"Imitating the Great Shepherd"
John 3 Nicodemus
Nicodemus came to Jesus acknowledging that he was from God by the same reasoning that Jesus implored the disciples (John 14) and the crowd the was speaking to (John 10) to believe he was who he said he was, that is by his works or the miracles he performed.
Nicodemus came to Jesus at night, either afraid or ashamed to be seen with Christ however Christ welcomed him anyway. This shows Christ was interested in teaching him even if he was weak or ashamed as we should be today, not demanding someone accept our beliefs up front but willing to teach to whosoever will listen.
Jesus also did not condemn Nicodemus for coming in regard to his own soul as opposed to all of Israel of which he was a leader.
Jesus teaches him of being born again of water and spirit, unless this happens no one will see the Kingdom of God so says Jesus (John 3:5). Jesus teaches that the first birth of man is of the flesh and leads to sin, the rebirth is of the spirit and leads to eternal life, and that this occurs thru the Holy Spirit
Nicodemus did not understand what Christ was teaching him and Christ says to him you are the teacher (leader) of Israel and yet you do not understand? Christ tells him that he teaches what he knows for a fact, yet Nicodemus does not accept his witness. He asks Nicodemus how he can tell him of more advanced teachings if he does not understand the simple ones.
Jesus compares himself to the snake that Moses lifted up in the desert that became the staff that God worked thru for Moses to lead God’s people to freedom to himself who must also be lifted up or believed upon for God to work thru Christ to give eternal life to those who believed. This was a comparison that Nicodemus understood. Jesus goes on to preach the gospel to Nicodemus.
John 4 The Samaritan Woman
The change in her comes about because Jesus reveals himself to her, not because she did something about her own sin. The change comes not from within her but from Jesus. She is saved not because he reveals her sin but because he reveals himself to her.
It is our mission to reveal Christ, not person’s sins.

----------

# REQUIRED TASK 1
Translate this sentence from the "Imitating the Great Shepherd" notes into Spanish: "The change comes not from within her but from Jesus."
The records that follow are unrelated to the text above.

----------

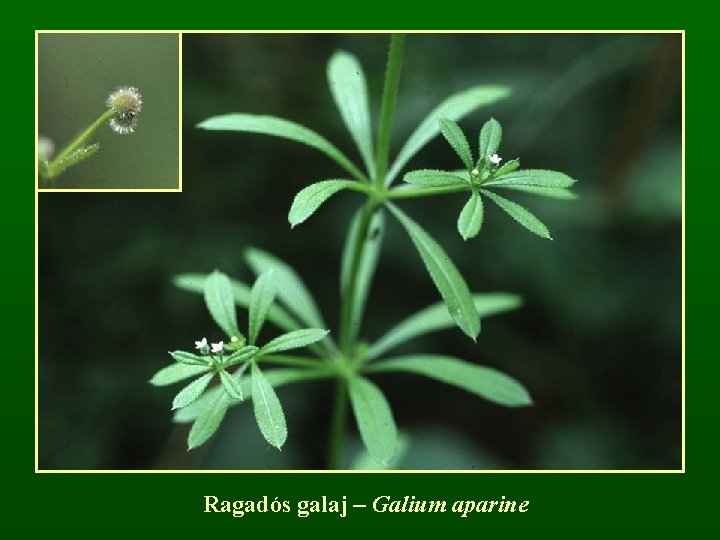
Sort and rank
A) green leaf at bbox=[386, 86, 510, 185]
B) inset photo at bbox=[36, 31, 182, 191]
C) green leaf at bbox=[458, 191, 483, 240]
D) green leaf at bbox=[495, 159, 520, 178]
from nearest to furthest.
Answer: green leaf at bbox=[458, 191, 483, 240]
green leaf at bbox=[495, 159, 520, 178]
inset photo at bbox=[36, 31, 182, 191]
green leaf at bbox=[386, 86, 510, 185]

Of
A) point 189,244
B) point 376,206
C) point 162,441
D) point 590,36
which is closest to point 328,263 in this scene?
point 189,244

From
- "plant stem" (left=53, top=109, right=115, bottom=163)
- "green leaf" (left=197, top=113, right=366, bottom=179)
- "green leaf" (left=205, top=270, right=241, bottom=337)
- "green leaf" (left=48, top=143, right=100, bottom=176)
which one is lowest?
"green leaf" (left=205, top=270, right=241, bottom=337)

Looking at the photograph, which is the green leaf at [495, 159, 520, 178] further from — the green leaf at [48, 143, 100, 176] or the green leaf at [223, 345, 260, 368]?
the green leaf at [48, 143, 100, 176]

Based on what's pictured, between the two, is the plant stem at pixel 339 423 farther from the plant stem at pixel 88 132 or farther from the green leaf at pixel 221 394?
the plant stem at pixel 88 132

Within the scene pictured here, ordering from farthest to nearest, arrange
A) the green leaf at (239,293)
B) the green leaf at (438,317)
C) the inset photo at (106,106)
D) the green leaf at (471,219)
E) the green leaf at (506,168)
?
the green leaf at (438,317)
the green leaf at (239,293)
the inset photo at (106,106)
the green leaf at (506,168)
the green leaf at (471,219)

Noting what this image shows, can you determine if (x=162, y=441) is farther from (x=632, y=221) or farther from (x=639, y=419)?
(x=632, y=221)

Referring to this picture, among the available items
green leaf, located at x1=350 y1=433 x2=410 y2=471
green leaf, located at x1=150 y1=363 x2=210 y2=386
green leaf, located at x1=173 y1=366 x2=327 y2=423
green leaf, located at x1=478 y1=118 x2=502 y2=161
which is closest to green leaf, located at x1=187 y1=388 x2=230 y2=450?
green leaf, located at x1=173 y1=366 x2=327 y2=423

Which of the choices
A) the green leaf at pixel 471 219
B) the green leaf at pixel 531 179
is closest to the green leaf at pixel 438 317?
the green leaf at pixel 531 179
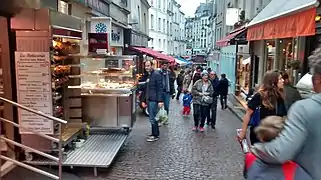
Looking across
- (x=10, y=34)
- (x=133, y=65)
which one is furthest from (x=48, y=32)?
(x=133, y=65)

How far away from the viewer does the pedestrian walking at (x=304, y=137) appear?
2133 mm

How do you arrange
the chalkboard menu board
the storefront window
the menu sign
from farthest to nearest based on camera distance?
the storefront window < the chalkboard menu board < the menu sign

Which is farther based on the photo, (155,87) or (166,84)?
(166,84)

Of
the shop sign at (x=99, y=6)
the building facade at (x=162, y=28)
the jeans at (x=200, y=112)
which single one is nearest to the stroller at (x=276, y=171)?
the jeans at (x=200, y=112)

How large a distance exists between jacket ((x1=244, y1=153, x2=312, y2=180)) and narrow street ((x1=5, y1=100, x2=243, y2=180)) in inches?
142

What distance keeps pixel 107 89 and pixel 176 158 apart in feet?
7.21

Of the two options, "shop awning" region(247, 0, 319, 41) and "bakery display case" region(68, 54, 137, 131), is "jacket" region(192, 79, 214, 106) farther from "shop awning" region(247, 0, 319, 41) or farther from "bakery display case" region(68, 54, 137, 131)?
"bakery display case" region(68, 54, 137, 131)

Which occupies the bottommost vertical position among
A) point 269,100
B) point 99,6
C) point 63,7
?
point 269,100

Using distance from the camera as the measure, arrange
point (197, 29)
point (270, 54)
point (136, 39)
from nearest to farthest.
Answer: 1. point (270, 54)
2. point (136, 39)
3. point (197, 29)

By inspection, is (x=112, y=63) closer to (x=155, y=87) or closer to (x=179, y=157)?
(x=155, y=87)

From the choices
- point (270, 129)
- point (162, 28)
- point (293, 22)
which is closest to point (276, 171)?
point (270, 129)

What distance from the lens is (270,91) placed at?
16.0 ft

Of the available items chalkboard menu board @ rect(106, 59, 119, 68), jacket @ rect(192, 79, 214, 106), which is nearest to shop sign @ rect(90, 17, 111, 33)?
chalkboard menu board @ rect(106, 59, 119, 68)

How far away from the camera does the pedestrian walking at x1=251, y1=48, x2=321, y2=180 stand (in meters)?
2.13
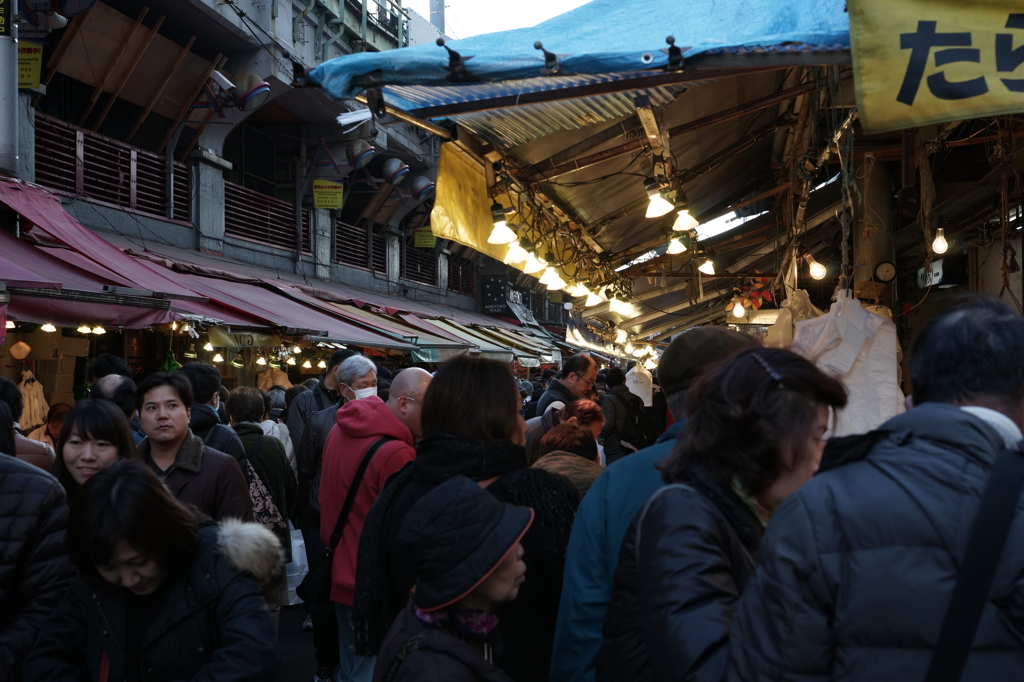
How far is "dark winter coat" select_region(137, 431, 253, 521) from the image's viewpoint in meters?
3.98

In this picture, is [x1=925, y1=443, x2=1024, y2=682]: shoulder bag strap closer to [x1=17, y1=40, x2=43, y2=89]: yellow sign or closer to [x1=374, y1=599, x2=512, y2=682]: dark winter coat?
[x1=374, y1=599, x2=512, y2=682]: dark winter coat

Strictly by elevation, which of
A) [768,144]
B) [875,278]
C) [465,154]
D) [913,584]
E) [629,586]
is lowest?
[629,586]

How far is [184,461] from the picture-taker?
4027mm

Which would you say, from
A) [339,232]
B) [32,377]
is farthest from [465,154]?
[339,232]

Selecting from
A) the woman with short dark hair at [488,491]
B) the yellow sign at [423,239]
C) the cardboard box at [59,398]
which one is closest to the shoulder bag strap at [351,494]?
the woman with short dark hair at [488,491]

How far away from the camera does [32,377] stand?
8.09 meters

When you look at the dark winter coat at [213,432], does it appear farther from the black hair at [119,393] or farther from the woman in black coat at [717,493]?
the woman in black coat at [717,493]

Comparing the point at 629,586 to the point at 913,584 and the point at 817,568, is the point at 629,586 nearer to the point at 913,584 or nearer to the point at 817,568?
the point at 817,568

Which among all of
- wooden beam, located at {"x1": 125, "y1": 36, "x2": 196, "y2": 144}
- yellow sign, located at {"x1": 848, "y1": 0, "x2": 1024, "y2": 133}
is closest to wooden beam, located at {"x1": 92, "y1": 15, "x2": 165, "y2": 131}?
wooden beam, located at {"x1": 125, "y1": 36, "x2": 196, "y2": 144}

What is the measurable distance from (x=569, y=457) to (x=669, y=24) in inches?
74.2

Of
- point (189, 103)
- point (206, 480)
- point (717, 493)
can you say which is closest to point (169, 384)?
point (206, 480)

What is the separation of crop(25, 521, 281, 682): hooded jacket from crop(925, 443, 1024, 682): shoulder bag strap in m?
1.90

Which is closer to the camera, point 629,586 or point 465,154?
point 629,586

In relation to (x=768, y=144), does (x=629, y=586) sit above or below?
below
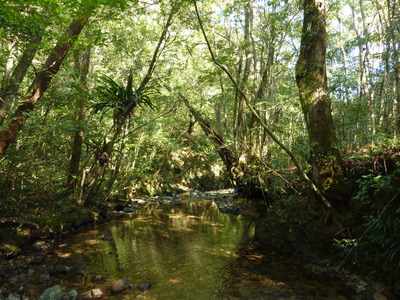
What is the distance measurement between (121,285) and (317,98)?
15.2ft

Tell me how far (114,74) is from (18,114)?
894 cm

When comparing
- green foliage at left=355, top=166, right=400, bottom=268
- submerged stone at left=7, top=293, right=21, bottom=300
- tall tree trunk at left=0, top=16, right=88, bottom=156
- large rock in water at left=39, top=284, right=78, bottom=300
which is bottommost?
submerged stone at left=7, top=293, right=21, bottom=300

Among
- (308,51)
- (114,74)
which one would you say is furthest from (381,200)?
(114,74)

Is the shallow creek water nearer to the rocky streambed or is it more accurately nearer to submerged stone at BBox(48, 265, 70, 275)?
the rocky streambed

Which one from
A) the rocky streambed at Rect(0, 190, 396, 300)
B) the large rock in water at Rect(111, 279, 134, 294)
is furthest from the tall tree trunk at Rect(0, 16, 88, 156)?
the large rock in water at Rect(111, 279, 134, 294)

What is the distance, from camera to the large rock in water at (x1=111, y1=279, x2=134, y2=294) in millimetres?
3818

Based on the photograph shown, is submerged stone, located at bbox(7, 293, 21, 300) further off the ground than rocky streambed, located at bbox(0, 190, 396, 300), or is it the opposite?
rocky streambed, located at bbox(0, 190, 396, 300)

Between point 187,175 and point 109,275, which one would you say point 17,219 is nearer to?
point 109,275

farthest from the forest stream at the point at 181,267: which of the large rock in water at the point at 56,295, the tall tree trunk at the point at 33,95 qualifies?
the tall tree trunk at the point at 33,95

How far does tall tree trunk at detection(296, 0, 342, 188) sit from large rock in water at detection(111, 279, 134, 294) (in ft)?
11.8

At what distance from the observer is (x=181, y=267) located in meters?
4.77

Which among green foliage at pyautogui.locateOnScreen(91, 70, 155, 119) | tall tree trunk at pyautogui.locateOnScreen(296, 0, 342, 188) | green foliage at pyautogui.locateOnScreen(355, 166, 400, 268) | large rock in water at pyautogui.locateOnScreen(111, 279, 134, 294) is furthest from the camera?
green foliage at pyautogui.locateOnScreen(91, 70, 155, 119)

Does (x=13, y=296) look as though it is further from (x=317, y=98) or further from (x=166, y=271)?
(x=317, y=98)

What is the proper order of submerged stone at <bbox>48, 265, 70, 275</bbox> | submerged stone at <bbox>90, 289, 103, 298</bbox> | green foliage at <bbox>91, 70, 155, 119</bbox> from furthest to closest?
green foliage at <bbox>91, 70, 155, 119</bbox> → submerged stone at <bbox>48, 265, 70, 275</bbox> → submerged stone at <bbox>90, 289, 103, 298</bbox>
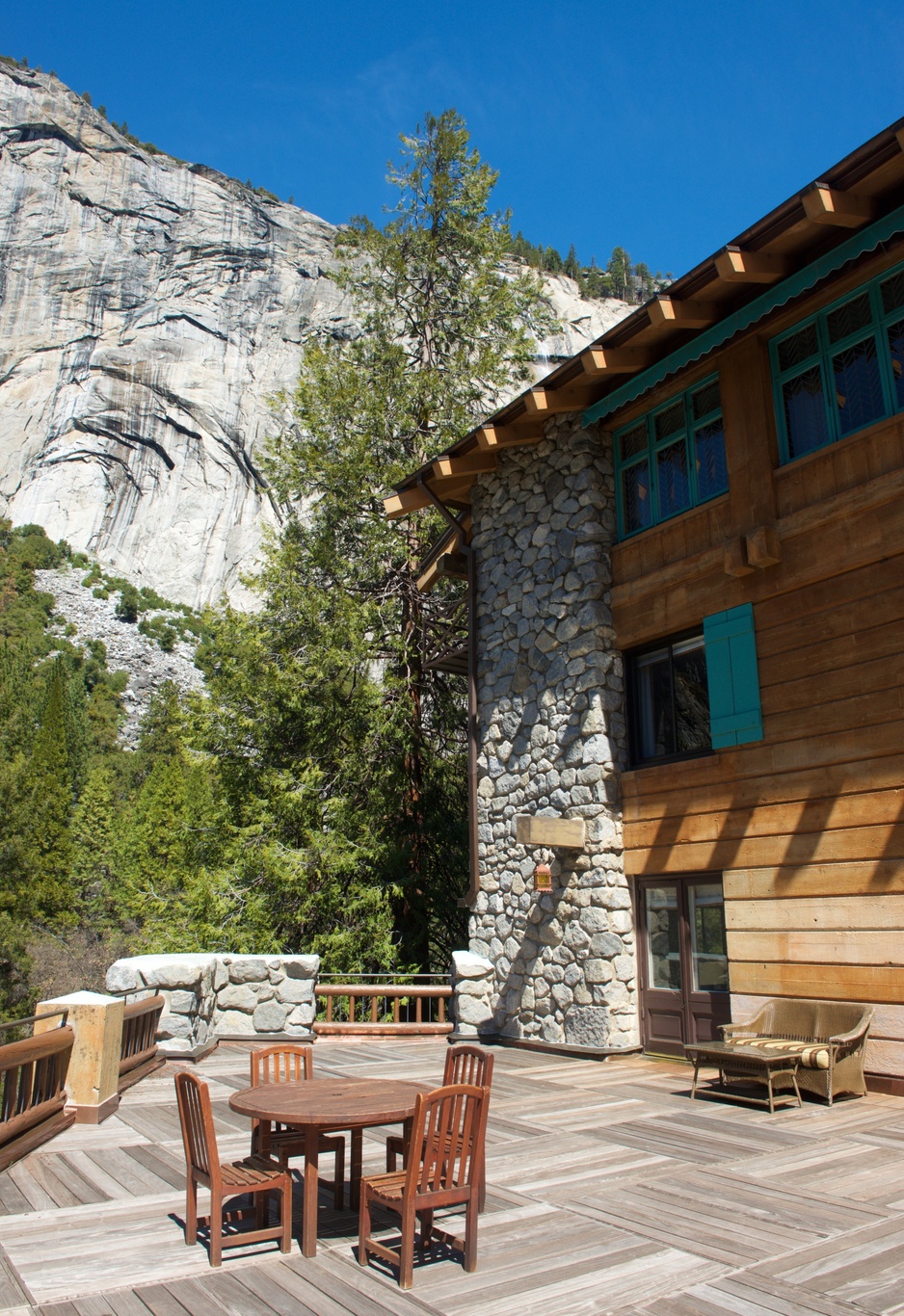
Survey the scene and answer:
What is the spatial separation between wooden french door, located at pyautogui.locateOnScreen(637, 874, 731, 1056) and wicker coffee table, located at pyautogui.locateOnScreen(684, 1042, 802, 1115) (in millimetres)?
1303

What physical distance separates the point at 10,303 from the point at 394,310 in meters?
62.1

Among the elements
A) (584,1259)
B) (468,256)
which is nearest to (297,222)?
(468,256)

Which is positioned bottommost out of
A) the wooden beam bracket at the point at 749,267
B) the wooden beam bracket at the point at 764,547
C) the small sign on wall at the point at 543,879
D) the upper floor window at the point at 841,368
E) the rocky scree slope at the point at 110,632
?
the small sign on wall at the point at 543,879

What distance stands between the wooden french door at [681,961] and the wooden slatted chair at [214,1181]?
5179 millimetres

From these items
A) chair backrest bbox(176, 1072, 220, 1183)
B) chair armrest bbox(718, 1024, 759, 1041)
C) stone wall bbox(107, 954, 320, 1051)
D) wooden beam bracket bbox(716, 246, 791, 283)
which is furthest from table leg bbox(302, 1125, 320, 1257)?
wooden beam bracket bbox(716, 246, 791, 283)

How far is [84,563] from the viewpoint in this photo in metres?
67.9

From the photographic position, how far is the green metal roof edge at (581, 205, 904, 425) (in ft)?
21.9

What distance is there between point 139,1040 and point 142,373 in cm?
6609

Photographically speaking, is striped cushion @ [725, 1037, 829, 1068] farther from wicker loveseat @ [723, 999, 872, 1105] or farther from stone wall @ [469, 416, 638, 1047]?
stone wall @ [469, 416, 638, 1047]

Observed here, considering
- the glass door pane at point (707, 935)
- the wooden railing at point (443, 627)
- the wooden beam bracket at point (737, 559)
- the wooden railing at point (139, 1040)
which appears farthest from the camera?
the wooden railing at point (443, 627)

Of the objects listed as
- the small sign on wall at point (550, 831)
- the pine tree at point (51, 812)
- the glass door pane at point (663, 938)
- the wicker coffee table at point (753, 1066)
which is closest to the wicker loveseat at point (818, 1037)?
the wicker coffee table at point (753, 1066)

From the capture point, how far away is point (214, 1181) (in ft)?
11.5

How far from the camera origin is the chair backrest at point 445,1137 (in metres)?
3.40

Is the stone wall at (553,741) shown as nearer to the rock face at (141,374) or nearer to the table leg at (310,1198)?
the table leg at (310,1198)
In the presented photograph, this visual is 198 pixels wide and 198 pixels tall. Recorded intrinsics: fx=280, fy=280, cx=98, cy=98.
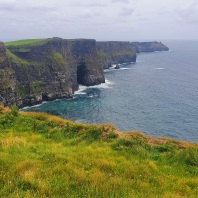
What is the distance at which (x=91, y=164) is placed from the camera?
12.5m

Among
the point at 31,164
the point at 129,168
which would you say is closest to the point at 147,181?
the point at 129,168

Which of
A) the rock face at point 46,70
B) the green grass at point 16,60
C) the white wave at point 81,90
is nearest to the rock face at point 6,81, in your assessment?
the rock face at point 46,70

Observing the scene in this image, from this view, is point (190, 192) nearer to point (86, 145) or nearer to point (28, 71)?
point (86, 145)

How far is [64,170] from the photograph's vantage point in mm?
11562

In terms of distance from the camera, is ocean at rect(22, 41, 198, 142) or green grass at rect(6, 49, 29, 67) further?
green grass at rect(6, 49, 29, 67)

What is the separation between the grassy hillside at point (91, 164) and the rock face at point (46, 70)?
61062 mm

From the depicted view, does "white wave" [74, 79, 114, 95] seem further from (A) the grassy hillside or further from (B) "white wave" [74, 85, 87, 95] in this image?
(A) the grassy hillside

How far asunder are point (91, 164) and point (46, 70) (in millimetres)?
87290

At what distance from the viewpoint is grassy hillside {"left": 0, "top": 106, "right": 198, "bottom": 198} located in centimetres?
984

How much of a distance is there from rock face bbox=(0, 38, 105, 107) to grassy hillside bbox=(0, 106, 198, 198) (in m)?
61.1

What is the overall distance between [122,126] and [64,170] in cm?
5138

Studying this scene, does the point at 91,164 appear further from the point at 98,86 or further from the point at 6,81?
the point at 98,86

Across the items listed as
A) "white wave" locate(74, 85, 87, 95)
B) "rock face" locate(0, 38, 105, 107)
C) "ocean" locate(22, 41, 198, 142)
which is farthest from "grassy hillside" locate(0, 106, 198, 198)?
"white wave" locate(74, 85, 87, 95)

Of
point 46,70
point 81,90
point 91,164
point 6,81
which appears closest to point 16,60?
point 46,70
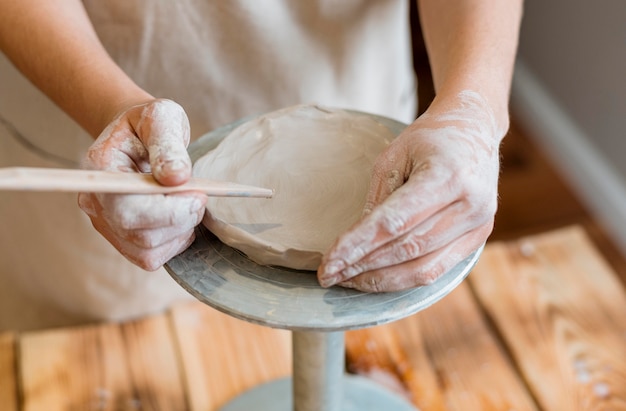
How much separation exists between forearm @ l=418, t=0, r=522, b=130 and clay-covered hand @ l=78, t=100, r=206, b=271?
0.85ft

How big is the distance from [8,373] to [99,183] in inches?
22.6

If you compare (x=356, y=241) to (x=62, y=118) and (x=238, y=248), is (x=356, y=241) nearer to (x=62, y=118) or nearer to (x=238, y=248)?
(x=238, y=248)

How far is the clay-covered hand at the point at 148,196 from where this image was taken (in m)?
0.58

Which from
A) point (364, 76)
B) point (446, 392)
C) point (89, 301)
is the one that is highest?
point (364, 76)

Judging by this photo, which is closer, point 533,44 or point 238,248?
point 238,248

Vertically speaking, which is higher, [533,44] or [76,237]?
[533,44]

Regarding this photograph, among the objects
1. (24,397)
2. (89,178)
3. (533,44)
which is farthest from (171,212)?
(533,44)

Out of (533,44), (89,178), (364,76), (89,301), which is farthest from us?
(533,44)

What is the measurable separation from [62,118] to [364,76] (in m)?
0.44

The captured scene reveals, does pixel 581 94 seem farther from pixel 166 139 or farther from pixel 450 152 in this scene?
pixel 166 139

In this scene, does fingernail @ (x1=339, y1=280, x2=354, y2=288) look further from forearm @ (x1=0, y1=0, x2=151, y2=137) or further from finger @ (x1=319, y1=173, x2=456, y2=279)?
forearm @ (x1=0, y1=0, x2=151, y2=137)

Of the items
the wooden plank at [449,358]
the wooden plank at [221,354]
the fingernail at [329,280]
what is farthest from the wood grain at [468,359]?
the fingernail at [329,280]

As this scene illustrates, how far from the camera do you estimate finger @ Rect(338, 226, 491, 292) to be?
0.60 metres

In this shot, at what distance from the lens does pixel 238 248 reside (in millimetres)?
644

----------

# REQUIRED TASK 2
Pull out every line of the records that contains the word "lens". Case counts.

# ANSWER 1
El cambio no viene de dentro de ella, sino de Jesús.

# ANSWER 2
What distance from the lens is (270,91) placed at?
In this shot, at what distance from the lens does pixel 238 248 reside (in millimetres)?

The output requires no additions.